Ioannidis John P A, Trikalinos Thomas A
Clinical Trials and Evidence Based Medicine Unit and Clinical and Molecular Epidemiology Unit, Department of Hygiene and Epidemiology, University of Ioannina School of Medicine, Ioannina, Greece.
Clin Trials. 2007;4(3):245-53. doi: 10.1177/1740774507079441.
The published clinical research literature may be distorted by the pursuit of statistically significant results.
We aimed to develop a test to explore biases stemming from the pursuit of nominal statistical significance.

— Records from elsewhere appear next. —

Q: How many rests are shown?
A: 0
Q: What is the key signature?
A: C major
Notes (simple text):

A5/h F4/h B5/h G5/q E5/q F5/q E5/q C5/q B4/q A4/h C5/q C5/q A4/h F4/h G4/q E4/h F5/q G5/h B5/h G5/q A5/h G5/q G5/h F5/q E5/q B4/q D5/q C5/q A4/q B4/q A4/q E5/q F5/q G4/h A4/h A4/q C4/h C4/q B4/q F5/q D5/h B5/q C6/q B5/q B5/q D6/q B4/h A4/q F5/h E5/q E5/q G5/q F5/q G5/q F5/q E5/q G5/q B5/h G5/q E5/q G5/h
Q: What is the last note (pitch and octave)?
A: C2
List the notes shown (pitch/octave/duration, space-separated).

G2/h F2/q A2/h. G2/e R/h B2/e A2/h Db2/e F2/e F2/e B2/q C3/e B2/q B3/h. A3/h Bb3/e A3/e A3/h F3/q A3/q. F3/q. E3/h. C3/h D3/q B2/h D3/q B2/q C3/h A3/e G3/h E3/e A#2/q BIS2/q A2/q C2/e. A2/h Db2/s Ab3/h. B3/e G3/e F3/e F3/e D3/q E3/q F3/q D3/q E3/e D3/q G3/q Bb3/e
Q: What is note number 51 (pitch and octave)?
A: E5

The exploratory test evaluates whether there is a relative excess of formally significant findings in the published literature due to any reason (e.g., publication bias, selective analyses and outcome reporting, or fabricated data). The number of expected studies with statistically significant results is estimated and compared against the number of observed significant studies. The main application uses alpha = 0.05, but a range of alpha thresholds is also examined. Different values or prior distributions of the effect size are assumed. Given the typically low power (few studies per research question), the test may be best applied across domains of many meta-analyses that share common characteristics (interventions, outcomes, study populations, research environment).
We evaluated illustratively eight meta-analyses of clinical trials with >50 studies each and 10 meta-analyses of clinical efficacy for neuroleptic agents in schizophrenia; the 10 meta-analyses were also examined as a composite domain. Different results were obtained against commonly used tests of publication bias. We demonstrated a clear or possible excess of significant studies in 6 of 8 large meta-analyses and in the wide domain of neuroleptic treatments.
The proposed test is exploratory, may depend on prior assumptions, and should be applied cautiously.
An excess of significant findings may be documented in some clinical research fields.
已发表的临床研究文献可能会因追求具有统计学意义的结果而被扭曲。
我们旨在开发一种检验方法,以探究因追求名义上的统计学显著性而产生的偏差。
该探索性检验评估已发表文献中是否由于任何原因(例如发表偏倚、选择性分析和结果报告或伪造数据)而存在形式上显著结果的相对过量。估计具有统计学显著结果的预期研究数量,并与观察到的显著研究数量进行比较。主要应用采用α = 0.05,但也会检验一系列α阈值。假设效应大小有不同的值或先验分布。鉴于通常功效较低(每个研究问题的研究较少),该检验可能最适用于具有共同特征(干预措施、结果、研究人群、研究环境)的许多荟萃分析的领域。
我们示例性地评估了八项每项包含超过50项研究的临床试验荟萃分析,以及十项关于精神分裂症中抗精神病药物临床疗效的荟萃分析;这十项荟萃分析也作为一个综合领域进行了检验。与常用的发表偏倚检验相比,得到了不同的结果。我们在八项大型荟萃分析中的六项以及在抗精神病药物治疗的广泛领域中都证明了显著研究存在明显或可能的过量。
所提出的检验是探索性的,可能依赖于先验假设,应谨慎应用。
在一些临床研究领域可能会记录到显著结果的过量情况。